Lets hope a bad electrical connection is the problem. If anyone thinks there may be another problem I'll appreciate the advise. It has run fine so far (until this weekend).
'93 GTS 5spd
The connections, working back from the compressor to the controller:
There's a plug connector in a single wire where the compressor clutch coil attaches to the wiring harness. The wire routes from the top of the compressor unit, forward in the car to come out next to the air pump (on US cars). The connector on mine is tie-wrapped to the main wire harness bundle that runs across the front of the engine, above the crank pulley near the spark plug wire bracket.
The wire runs through that main harness, and connects to the pressure switch on the AC receiver/drier unit. The drier is the canister that sits at the right (passenger side on LHD cars) side of the car, in front of the radiator and air conditioner. S4/GT/GTS cars have a separate pressure transducer for fan and flap controls, with screw connections. The pressure switch on mine has flat spade terminals in a two-wire molded connector.
The pressure switch is the lower of the two devices on mine.
The wiring from the switch continues back through that same harness, and is included in connections in a multi-pin connector that is mounted on the right (passenger side on LHD cars) side of the top of the radiator sheet. It's a flat plastic shell that splits horizontally.
From that connector, the wiring continues back to the freeze switch that's mounted at the base of the windscreen. With the hood open, carefully remove the plastic rain shield tray behind the air filter box. The freeze switch is a metal box about 1.5" cube, with two electrical connections and a capillary tube about 3/16" diameter running toward the left (driver's side on LHD cars) side of the cowl, then into the evaporator box. The switch itself is mounted almost centered under the front of the windscreen on a metal angle bracket.
Current for the circuit is supplied through a relay in the dash controller.
Check your fuses also.
Common causes of your problem include low freon pressure in the system.

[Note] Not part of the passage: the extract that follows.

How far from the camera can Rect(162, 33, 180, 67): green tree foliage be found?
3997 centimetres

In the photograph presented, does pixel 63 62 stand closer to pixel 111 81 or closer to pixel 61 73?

The pressure switch detects the low pressure, and opens to protect the compressor from running without gas and oil circulating in the system. A set of refrigeration gauges and hoses will confirm the situation.
Owners have reported problems following timing belt service, when the connection at the compressor is left loose or not connected at all.
The relay in the dash controller failed on my car, and similar failures have been reported by others. I have documented the repair procedure, and a copy is available on request.
Hope this helps!
Hi All, I just wanted to remind folks that may be experiencing air conditioner failures, that the relay on the controller board has a history of failing. Mine went out last fall and I assumed loss of refrigerant was to blame so I put off fixing it until the weather started warming up. Following tips from Dr. Bob, Wally Plumley, Steve L. and others on the list, I decided to check voltages back to the controller board. Sure enough, I found my relay had failed and wired in an $11 replacement. My air conditioner has now been restored to its previous performance with much less effort than anticipated. This is a good first check.